→ Challenge: Could you render each line of the entries below as a JSON list of strings, one string per line, with blank lines left out?

→ The input:

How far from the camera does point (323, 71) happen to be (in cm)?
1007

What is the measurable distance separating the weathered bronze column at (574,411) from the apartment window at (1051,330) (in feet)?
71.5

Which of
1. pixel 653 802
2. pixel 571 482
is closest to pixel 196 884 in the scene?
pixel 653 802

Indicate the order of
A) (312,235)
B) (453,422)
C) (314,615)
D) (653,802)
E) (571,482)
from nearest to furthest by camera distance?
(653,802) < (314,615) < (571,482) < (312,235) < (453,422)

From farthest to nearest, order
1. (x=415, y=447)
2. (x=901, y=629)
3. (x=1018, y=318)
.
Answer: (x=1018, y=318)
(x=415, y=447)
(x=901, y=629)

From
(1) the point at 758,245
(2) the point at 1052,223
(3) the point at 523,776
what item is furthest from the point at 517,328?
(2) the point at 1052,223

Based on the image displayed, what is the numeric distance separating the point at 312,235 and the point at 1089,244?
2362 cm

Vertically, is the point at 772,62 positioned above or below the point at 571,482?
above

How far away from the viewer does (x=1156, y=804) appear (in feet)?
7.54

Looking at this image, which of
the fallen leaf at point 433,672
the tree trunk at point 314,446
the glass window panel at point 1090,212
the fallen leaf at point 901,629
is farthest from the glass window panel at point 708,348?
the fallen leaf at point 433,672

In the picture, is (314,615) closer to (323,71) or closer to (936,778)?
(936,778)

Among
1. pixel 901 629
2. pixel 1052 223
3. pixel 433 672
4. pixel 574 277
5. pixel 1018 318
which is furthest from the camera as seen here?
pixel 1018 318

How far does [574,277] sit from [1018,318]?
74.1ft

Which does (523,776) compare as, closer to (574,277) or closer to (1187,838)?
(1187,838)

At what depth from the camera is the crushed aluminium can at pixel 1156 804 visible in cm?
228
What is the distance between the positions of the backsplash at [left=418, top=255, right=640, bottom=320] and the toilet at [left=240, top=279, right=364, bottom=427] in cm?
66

→ Expected output:
[
  "How far from the camera does point (323, 71) happen to be (in cm)?",
  "1007",
  "What is the measurable distance separating the weathered bronze column at (574,411) from the apartment window at (1051,330) (in feet)?",
  "71.5",
  "Which of",
  "1. pixel 653 802",
  "2. pixel 571 482",
  "is closest to pixel 196 884 in the scene?",
  "pixel 653 802",
  "Indicate the order of",
  "A) (312,235)",
  "B) (453,422)",
  "C) (314,615)",
  "D) (653,802)",
  "E) (571,482)",
  "from nearest to furthest by camera distance?",
  "(653,802) < (314,615) < (571,482) < (312,235) < (453,422)",
  "From farthest to nearest, order",
  "1. (x=415, y=447)",
  "2. (x=901, y=629)",
  "3. (x=1018, y=318)",
  ".",
  "Answer: (x=1018, y=318)",
  "(x=415, y=447)",
  "(x=901, y=629)",
  "From",
  "(1) the point at 758,245",
  "(2) the point at 1052,223",
  "(3) the point at 523,776",
  "what item is furthest from the point at 517,328?",
  "(2) the point at 1052,223",
  "Based on the image displayed, what is the numeric distance separating the point at 312,235 and the point at 1089,244?",
  "2362 cm",
  "Vertically, is the point at 772,62 positioned above or below the point at 571,482?",
  "above",
  "How far away from the viewer does (x=1156, y=804) appear (in feet)?",
  "7.54",
  "Looking at this image, which of",
  "the fallen leaf at point 433,672",
  "the tree trunk at point 314,446",
  "the glass window panel at point 1090,212",
  "the fallen leaf at point 901,629",
  "is farthest from the glass window panel at point 708,348?",
  "the fallen leaf at point 433,672",
  "In the picture, is (314,615) closer to (323,71) or closer to (936,778)?",
  "(936,778)",
  "Among",
  "1. pixel 901 629",
  "2. pixel 1052 223",
  "3. pixel 433 672",
  "4. pixel 574 277",
  "5. pixel 1018 318",
  "which is furthest from the camera as seen here?",
  "pixel 1018 318",
  "How far does [574,277] sit from [1018,318]?",
  "74.1ft",
  "Which does (523,776) compare as, closer to (574,277) or closer to (1187,838)?",
  "(1187,838)",
  "At what depth from the camera is the crushed aluminium can at pixel 1156 804 visible in cm?",
  "228",
  "What is the distance between the positions of the backsplash at [left=418, top=255, right=640, bottom=320] and the toilet at [left=240, top=279, right=364, bottom=427] in cm?",
  "66"
]